Dash- Thanks for posting. I totally understand all that have said that they would NEVER do this to their spouse, etc. Problem is we know it's possible now.....I was the one who would NEVER have done it. I don't want my H to have an A to alleviate my guilt...not now...but, I WAS one of those that has been described on the other threads that wanted my H to have an affair while I was...THEN, it was for alleviating guilt and justifying the fact that "we never loved each other". I'm way past that now. I'm seeing more of the pain he must have felt. The thought of him doing that now ......
Today is the day we go for our couples massages, dinner, beer, sports, and a party at a friends. It is going to be a fun night. It's one of the first nights that I have been reallllly looking forward to some intimate time together....holding hands, etc.

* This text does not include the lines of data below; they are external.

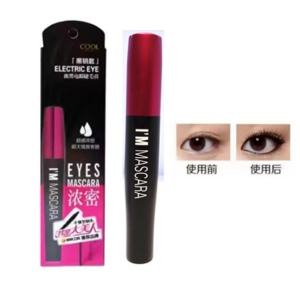 Black key thick black eye mascara
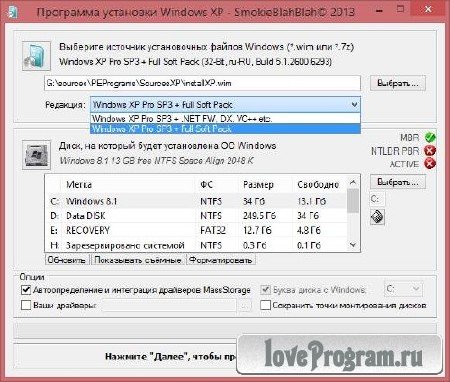 Windows XP SP3 + Soft WIM Edition by SmokieBlahBlah 12.12.2013[Ru]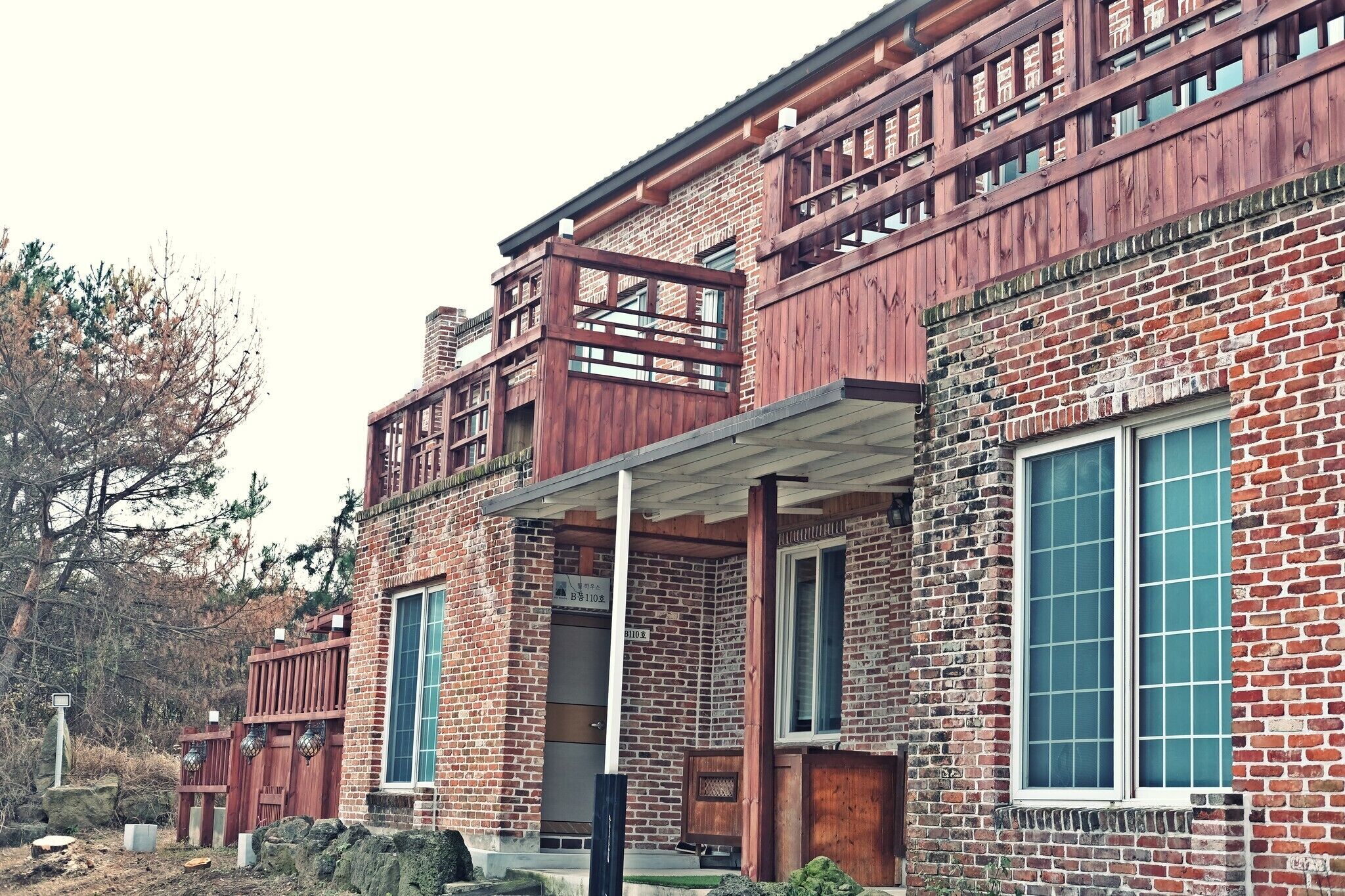 Joy Hill House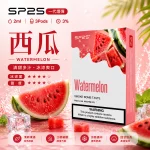 SP2S電子煙煙彈｜2ml*3Pod｜陶瓷霧化芯｜3%濃度｜通用1代｜口味-西瓜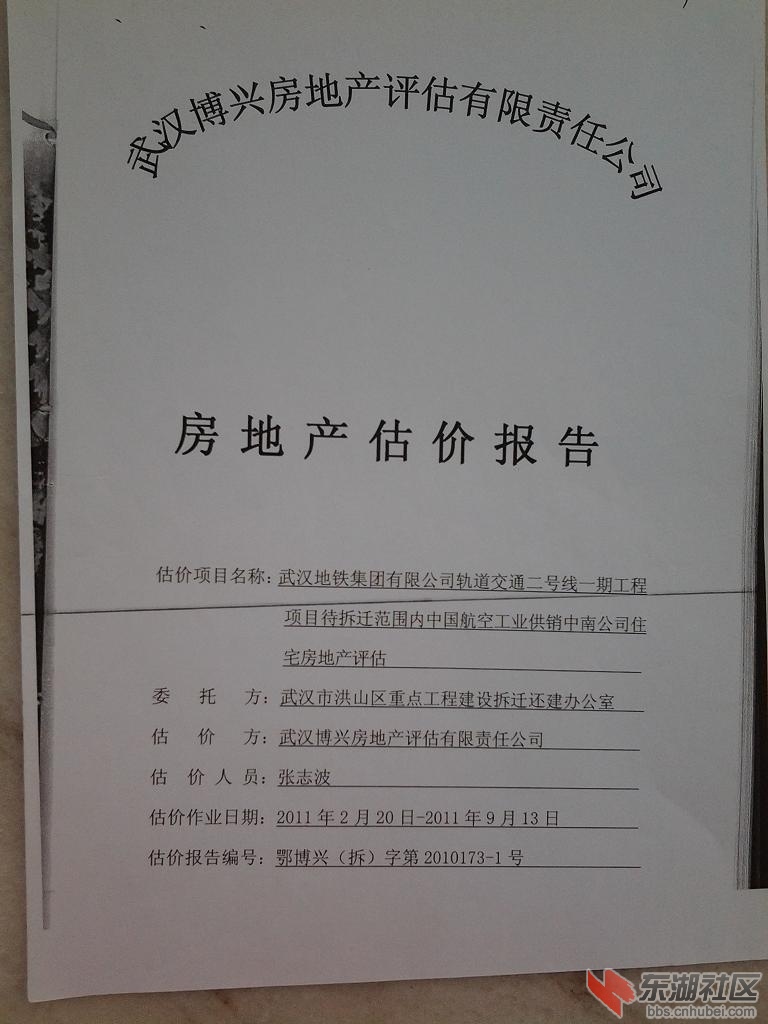 20140911_063439.jpg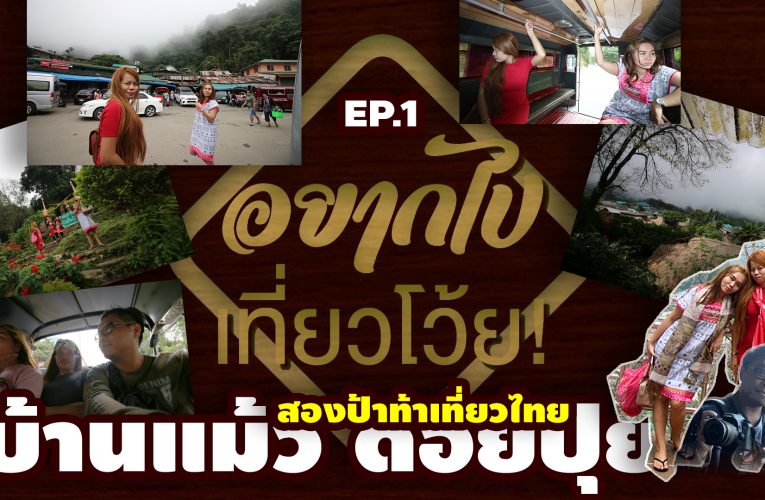 บ้านแม้ว (ม้ง) ดอยปุย เชียงใหม่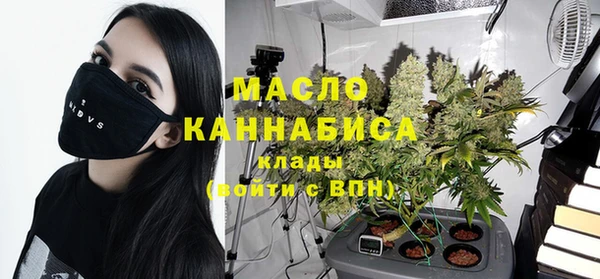 а пвп мука Новокубанск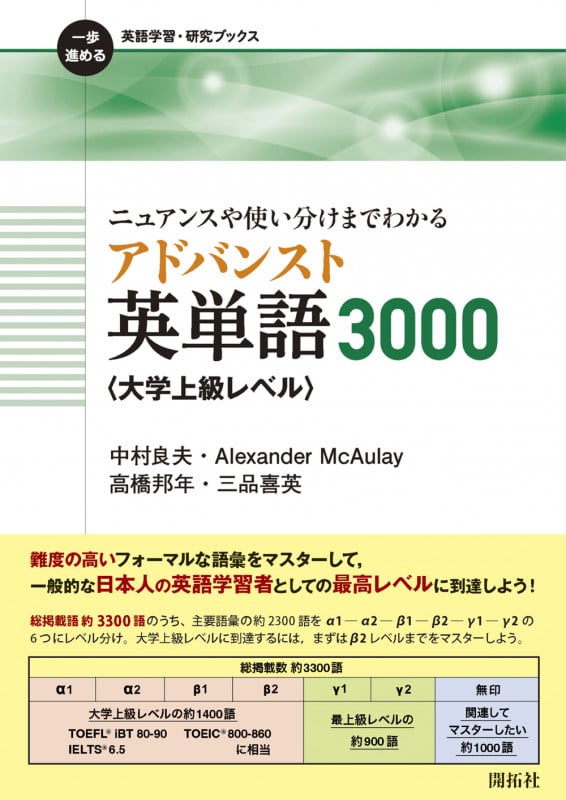 ニュアンスや使い分けまでわかるアドバンスト英単語3000〈大学上級レベル〉 (一歩進める英語学習・研究ブックス)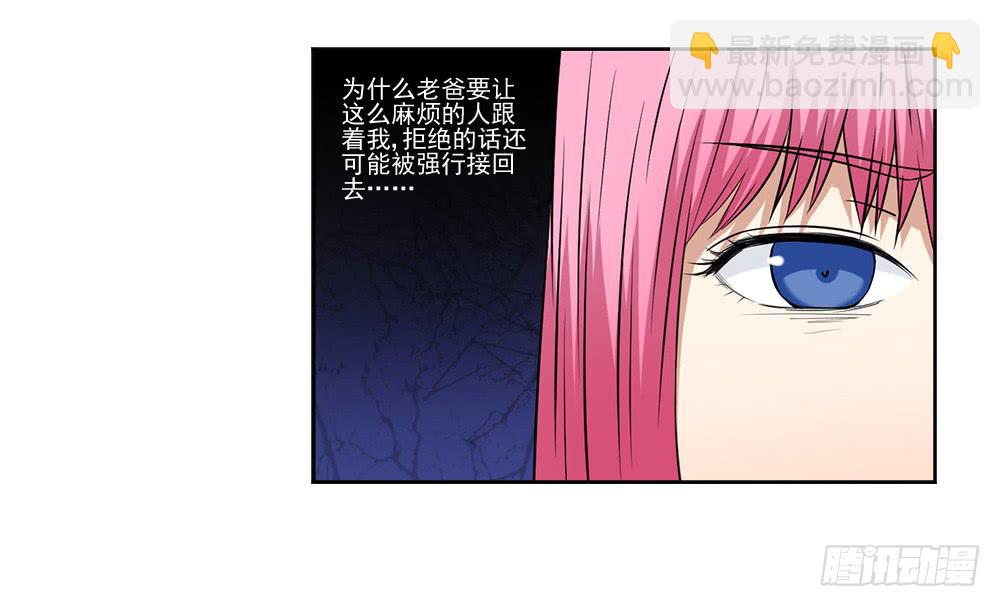 《此生非妖》朋友 第31页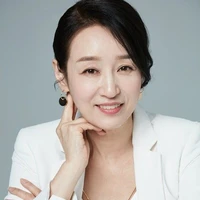Diệp Lâm Anh
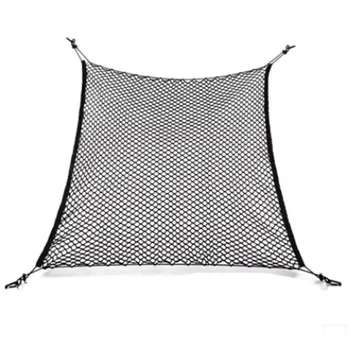 

Car boot Trunk net,auto accessories For Jaguar XF XJ XJS XK S-TYPE X-TYPE XJ8 XJL XJ6 XKR XK8 XJS X320 X308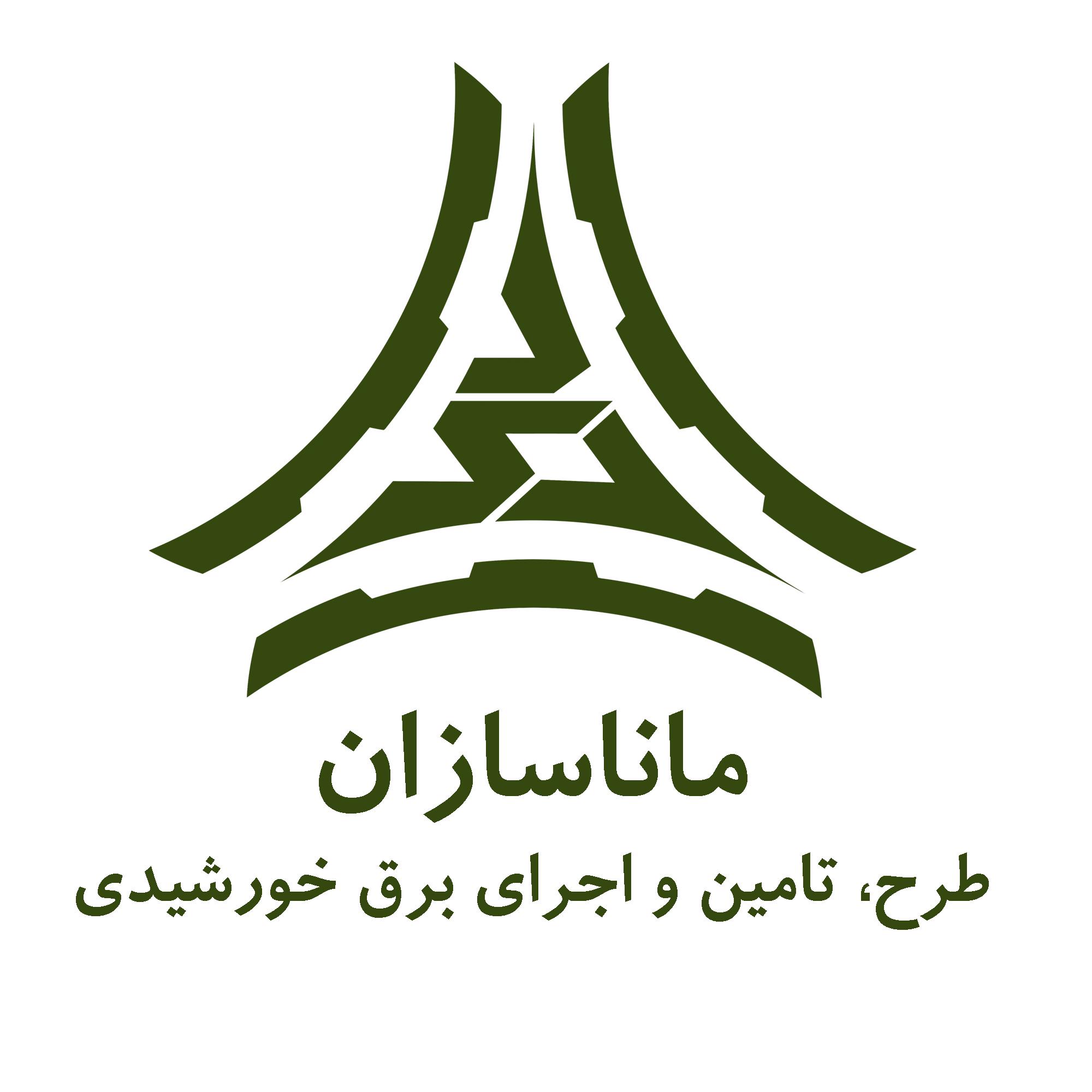 شرکت ماناسازان سدید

Last night and tonight I have been FULL of emotion. Could be time of the month, but either way, emotional. THe closer I get to my husband, the more awful I feel about what I've done. I think back to the OM and the kind of men they were and I look at my H and think how the heck did I turn from HIM and go to these guys. I risked everything. My husband said a couple weeks ago that he knows I haven't forgiven myself. Maybe he is right. The more he holds me and now I'm feeling for him and it is making me feel so awful. I'm really dealing with what I've done NOW more than ever. It's literally making me sick to myself. I think back to everything I did, the things he doesn't know about, the things I wish I never allowed myself to do.....the things I should have shared with my husband. The way I was with the OM ...now, I feel like I can't act like that around my husband because it isn't as special.....
Sorry I'm rambling today....even with these thoughts...I can tell tonight is going to be a good night. Got some really good advice from doc (from fb) and I plan on using it.